» **EXCERPT TO READ**
Courtesy Cheil Industries
A quick internet search of Dongdaemun, Seoul will result in pages upon pages of links, most of which list shopping opportunities, ways to navigate the Dongdaemun Market, or loging with the easiest access to the best shopping the market has to offer. The Visit Seoul webpage details the center as “featuring 26 shopping malls, 30,000 specialty shops, and 50,000 manufacturers”. Premack’s article highlights that this unique blending of resources that allows the Dongdaemun garment district to boast ample opportunities for designers to realize their cutting-edge designs in record time, which causes major disruptions for the traditional, time-intense design life-cycle. Basically, Dongdaemun offers a fashion impresario the means to walk into the district with an idea and emerge with quality, affordable inventory for an online storefront. This phenomenon challenges the long-standing impression that quick fashion has to be cheaply-made and over-priced.
Courtesy Lucky Chouett
Additionally, Premack notes that these shops make up just a short list and pale in comparison to the quantities of online storefronts that populate the Korean e-commerce market, which offer single, one-size-fits-all styles, fast shipping, high quality, and affordable prices. Many large companies are fighting the speed-of-shipping battle; Vanessa Friedman writes in her article for the New York Times that “Conventional wisdom goes that if retailers miss that moment of wanting, they miss the sale.” It seems that South Korean designers have solved this concern of missed opportunity before it even becomes a problem by offering fashion so fresh that shoppers don’t have time to want it as such a pace that they don’t have to wait. When quality, cutting edge items are available at such a seemingly-impossible pace, larger companies have no choice but to explore more innovative and nimble operations.
Courtesy Reike Nen
The success of these online and brick-and-mortar fashion hotspots are changing the industry in both the small country of South Korea and the whole fashion world. The way we do things is changing, and fashion is no different. The emergence of online marketplaces, low-cost startups, and entrepreneurial connections is pushing the fashion industry out of its comfort zone, and we stand to reap the benefits of fresher, more global trends at a quicker pace.

» **GIVEN PROBLEM 1**
Gather every line of the listing below that contains the string "centimetres", matching its case exactly.

» **RECORD LIST**
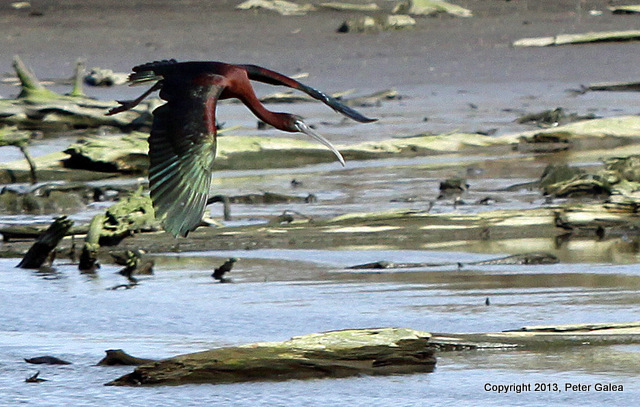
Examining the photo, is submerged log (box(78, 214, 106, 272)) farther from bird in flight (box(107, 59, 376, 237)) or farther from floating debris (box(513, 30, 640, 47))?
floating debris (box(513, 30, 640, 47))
--
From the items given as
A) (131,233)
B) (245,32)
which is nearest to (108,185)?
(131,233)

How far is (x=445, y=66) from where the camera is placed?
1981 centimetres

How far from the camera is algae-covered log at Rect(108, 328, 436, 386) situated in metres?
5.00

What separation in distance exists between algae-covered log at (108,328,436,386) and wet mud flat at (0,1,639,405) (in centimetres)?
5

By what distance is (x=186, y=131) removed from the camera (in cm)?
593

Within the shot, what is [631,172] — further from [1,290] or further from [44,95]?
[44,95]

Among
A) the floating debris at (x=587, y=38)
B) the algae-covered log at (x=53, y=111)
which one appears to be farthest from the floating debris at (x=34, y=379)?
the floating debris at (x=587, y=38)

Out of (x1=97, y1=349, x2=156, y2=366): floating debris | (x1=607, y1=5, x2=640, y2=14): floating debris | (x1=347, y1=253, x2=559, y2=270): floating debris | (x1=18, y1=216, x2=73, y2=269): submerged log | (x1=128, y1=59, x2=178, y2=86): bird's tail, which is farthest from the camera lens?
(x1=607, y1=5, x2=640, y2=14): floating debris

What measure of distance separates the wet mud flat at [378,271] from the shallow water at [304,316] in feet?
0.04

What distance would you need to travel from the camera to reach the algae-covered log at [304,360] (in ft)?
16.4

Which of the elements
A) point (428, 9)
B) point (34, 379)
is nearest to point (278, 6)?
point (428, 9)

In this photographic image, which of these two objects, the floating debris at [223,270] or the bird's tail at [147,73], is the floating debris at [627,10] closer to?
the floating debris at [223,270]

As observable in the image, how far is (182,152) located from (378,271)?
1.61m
...
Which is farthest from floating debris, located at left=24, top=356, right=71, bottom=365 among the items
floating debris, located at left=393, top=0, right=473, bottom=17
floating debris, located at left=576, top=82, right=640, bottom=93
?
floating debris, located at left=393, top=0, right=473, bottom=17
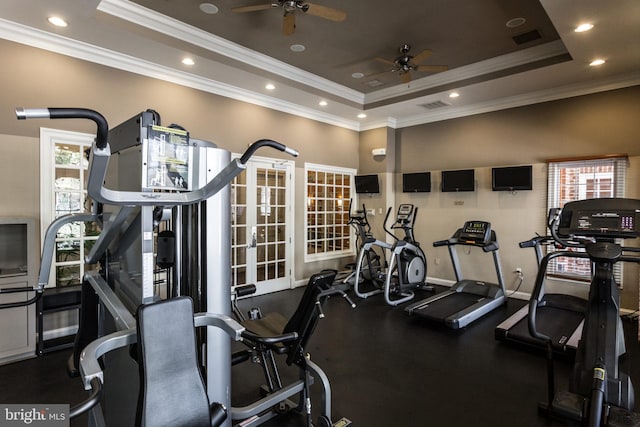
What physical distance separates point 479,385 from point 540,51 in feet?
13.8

» **GIVEN PROBLEM 2**
Reproduce word for word the passage of the Dongdaemun fashion piece starting with "Courtesy Reike Nen" and going on through "a quicker pace.".

» **RIGHT ANSWER 1**
1981 centimetres
What separation in distance exists between algae-covered log at (108,328,436,386) and wet mud flat at (0,1,639,405) (in centimetres)?

» **RIGHT ANSWER 2**
Courtesy Reike Nen
The success of these online and brick-and-mortar fashion hotspots are changing the industry in both the small country of South Korea and the whole fashion world. The way we do things is changing, and fashion is no different. The emergence of online marketplaces, low-cost startups, and entrepreneurial connections is pushing the fashion industry out of its comfort zone, and we stand to reap the benefits of fresher, more global trends at a quicker pace.